Voters nationwide also cast ballots for local assembly elections in 44 prefectures and 11 major cities — Sapporo, Sendai, Chiba, Yokohama, Kawasaki, Nagoya, Kyoto, Osaka, Kobe, Hiroshima and Fukuoka — and for a mayoral election in Sapporo. In all the elections, candidates were vying were for terms of four years.

These polls constituted the first round of quadrennial unified local elections. Voting for the second round, in which the mayors and assemblies of smaller cities, wards, towns and villages will be elected, is set for April 25.

As for prefectural assembly races, a record 136 female candidates won seats. The figure surpassed the 79 marked in the previous elections four years ago.

A total of 698 prefectural assembly seats went to candidates with no party affiliation, topping the previous high of 623 set in 1995.

The LDP won 1,288 seats, followed by the DPJ with 170, New Komeito with 166, the JCP with a record 152 — surpassing the 122 garnered in 1979 — the SDP with 94 and the Liberal Party with 20.

As for city assemblies, final returns showed the LDP secured 233 seats, followed by New Komeito with 132, the JCP with 120, the DPJ with 114, the SDP with 15 and the Liberal Party with 1.
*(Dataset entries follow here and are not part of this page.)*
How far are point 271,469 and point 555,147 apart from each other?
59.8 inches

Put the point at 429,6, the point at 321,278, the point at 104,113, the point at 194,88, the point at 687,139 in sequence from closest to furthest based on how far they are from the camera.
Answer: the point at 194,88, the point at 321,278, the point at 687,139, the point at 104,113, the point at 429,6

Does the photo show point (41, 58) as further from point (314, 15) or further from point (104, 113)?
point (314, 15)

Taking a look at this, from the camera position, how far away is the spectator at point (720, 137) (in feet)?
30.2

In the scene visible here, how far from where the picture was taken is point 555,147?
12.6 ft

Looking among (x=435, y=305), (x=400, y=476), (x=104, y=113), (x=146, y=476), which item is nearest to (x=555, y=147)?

A total 117 female candidates secured seats in the assemblies of the 11 major cities — all with populations of more than 1 million. The figure compared with 85 in the previous polls four years ago. A record 122 independent candidates won in the 11 municipal races.

In addition to the local elections, Lower House by-elections were held Sunday in three constituencies in Tokyo and Shizuoka Prefecture to fill vacancies left behind by lawmakers who gave up their Diet seats to run for gubernatorial and mayoral elections.

LDP-backed candidates won the by-election in Tokyo’s No. 15 constituency and Shizuoka’s No. 8 district, while the race in Tokyo’s No. 2 district was won by a candidate fielded by the DPJ.